Germany’s gross domestic product is widely expected to have shrunk in the second quarter after a solid 0.4% quarter-on-quarter expansion in the first three months. Another quarter of economic contraction would be a technical recession.
Ifo President Clemens Fuest said the German economy was navigating troubled waters as companies were less satisfied with their current business situation and were also looking ahead with increased scepticism.
“In manufacturing, the business climate indicator is in free fall,” Fuest said, with the sub-index for the goods producing sector posting its biggest drop since February 2009.
In a sign that the manufacturing recession is creeping into other sectors of the economy, business morale also deteriorated in services and trade, the Ifo figures showed. Construction was the only sector with growing optimism.
The Ifo figures chimed with a survey among purchasing managers released on Wednesday that showed the recession in manufacturing worsened in July with the performance of German goods producers dropping to the lowest level in seven years.
Ifo economist Klaus Wohlrabe told Reuters that the manufacturing recession was spreading across the broader industrial sector.
“Private consumption remains a pillar of support, but employment growth continues to weaken,” Wohlrabe said, adding that domestic demand should nonetheless provide a bulwark against trade-related headwinds in the coming months.
“However, no major gains are expected in the second half of the year either. Because with Boris Johnson and his cabinet, we have an increased probability of a hard Brexit,” he said.
German exporters are also worried that an escalating trade dispute between the United States and China could hurt their business. U.S. President Donald Trump’s threat to impose higher import tariffs on European cars is causing concern too.
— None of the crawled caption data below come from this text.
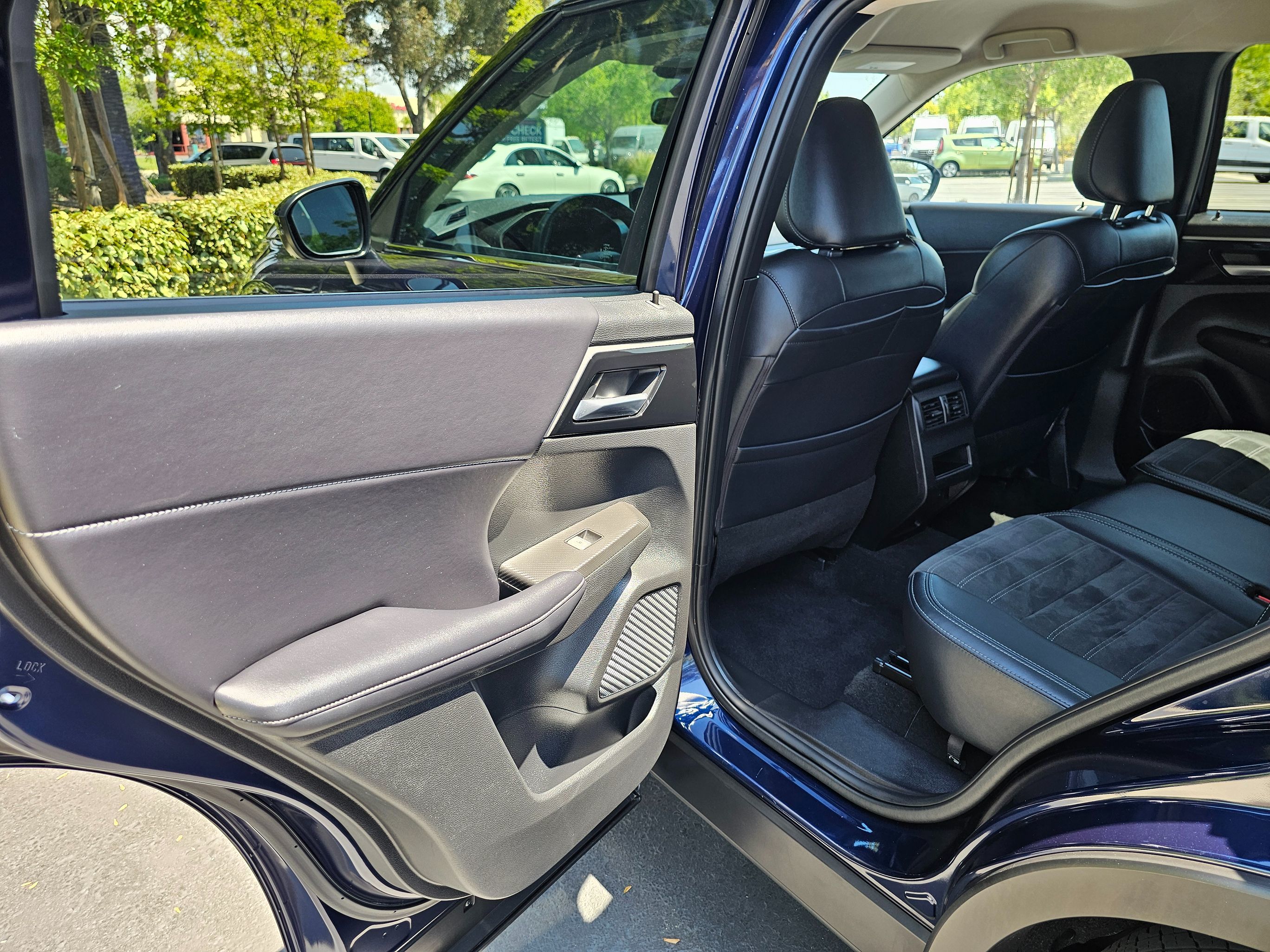 2024 Mitsubishi Outlander SE - Photo 16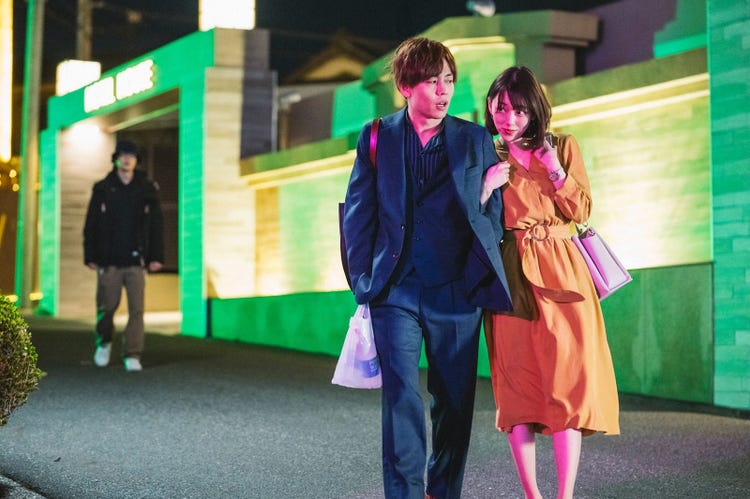 サレタガワのブルー 第3話 暢 藍子の浮気現場を目撃 和正の妻 梢とも遭遇 モデルプレス サレタガワのブルー 第3話 暢 藍子の浮気現場を目撃 和正の妻 梢とも遭遇 モデルプレス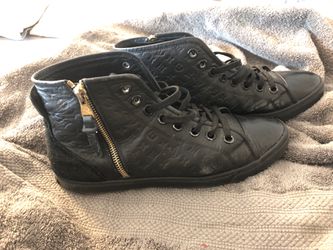 LOUIS VUITTON Leather Sneakers Size 7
“Germany is in a grey area between a marked growth slowdown and a recession,” Commerzbank economist Joerg Kraemer said, adding that the Ifo figures would feed into the wider debate about how the European Central Bank should react.
“The ECB is very likely to ease its monetary policy considerably, if not as we expect today, then by September at the latest,” Kraemer said.
ECB policymakers are all but certain to ease policy further during a meeting on Thursday, with the biggest question whether it staggers its moves over several months or opts for a big bang.